Worlds Apart
Think of your favourite book. Is it fiction? Or non-fiction?
If you were to subcategorise it, where would it go? If it’s a fiction book,
would you say it was a historical romance? Crime? Sci-fi? Fantasy? If
non-fiction, where would you find it? Biography? Spirituality? Sports?
In some cases, usually with non-fiction books, the answer is
mercifully obvious. Booksellers are rarely stuck holding a Bill Bryson,
wondering where on earth it should go.
Sometimes, however, it’s impossible to tell. No one can read
every book under the sun. That’s where software comes in – in theory. Most
bookshops will have a database of titles, along with the sections and
subsections in which they should be shelved. But therein lies the problem.
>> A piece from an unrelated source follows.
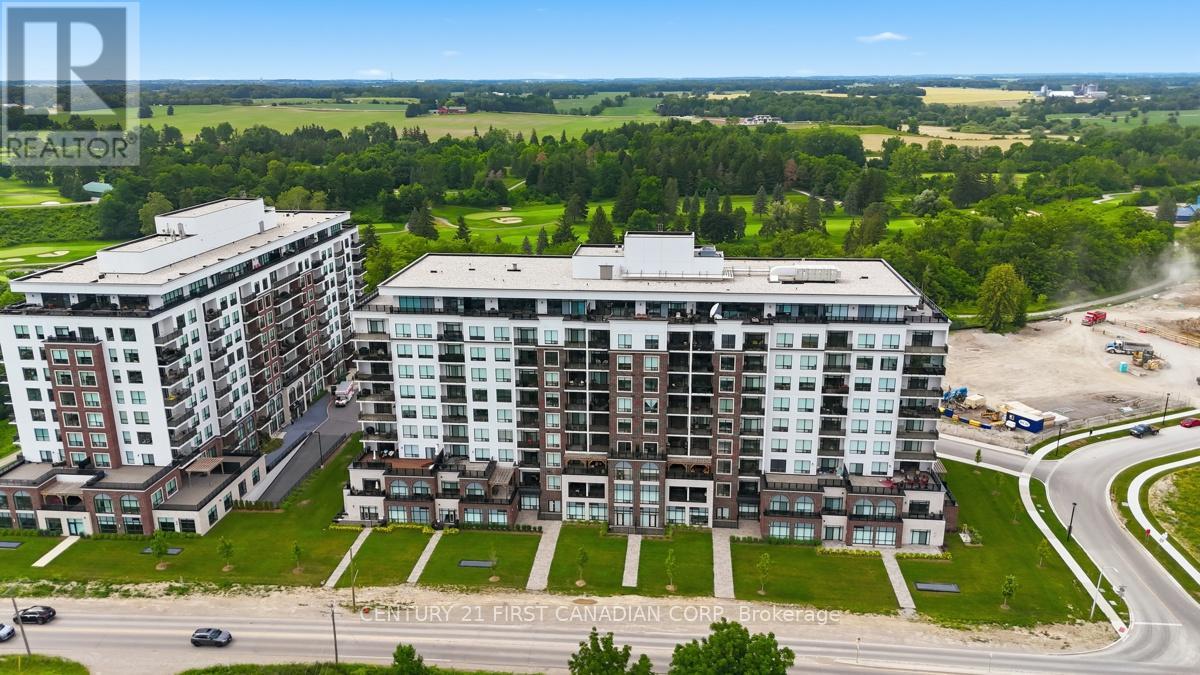 814 - 480 Callaway Road, London North, Ontario  N6G 0Z3 - Photo 47 - X13571338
John LeCarre, arguably THE most famous spy novelist of this
century, appears in general fiction. Deborah Harkness, author of A Discovery of Witches (containing real,
bona-fide witches with magic spells) also falls under the same category.
It would be a simple task to simply go against ‘the system’
and re-shelve them under more intuitive headings. But, not only would this only
confuse those using the database as a search tool, but we would still be left
with some anomalies.
fig i: a goblin, yesterday
Case in point: Margaret Atwood. Although a large number of
her novels are set in the ‘here and now Earth’, there are certain notable
exceptions. Both The Handmaid’s Tale
and Oryx and Crake are, to put it
bluntly, not. But Atwood is famous for her rejection of the sci-fi label. Those
works are, she says, ‘speculative fiction’, stories which couldn’t happen in
the here and now, but are not beyond the realms of the imagination. Frankenstein, she argues, would come
under the same classification because, when it was written, the reanimation of
the dead was considered a scientific possibility in the near-future.
fig ii: science
Leaving aside the argument of the complete subjugation of women as a possibility in the near future, we are still left with the issue of classification. ‘Speculative fiction’, even if defined by Atwood’s own terms, bears more resemblance to the sci-fi label than to general fiction. But to reallocate her accordingly would seem disrespectful to the author’s wishes, as well as leading to the (extraordinarily paranoid) fear of incurring her wrath, should she ever chance to visit that particular store.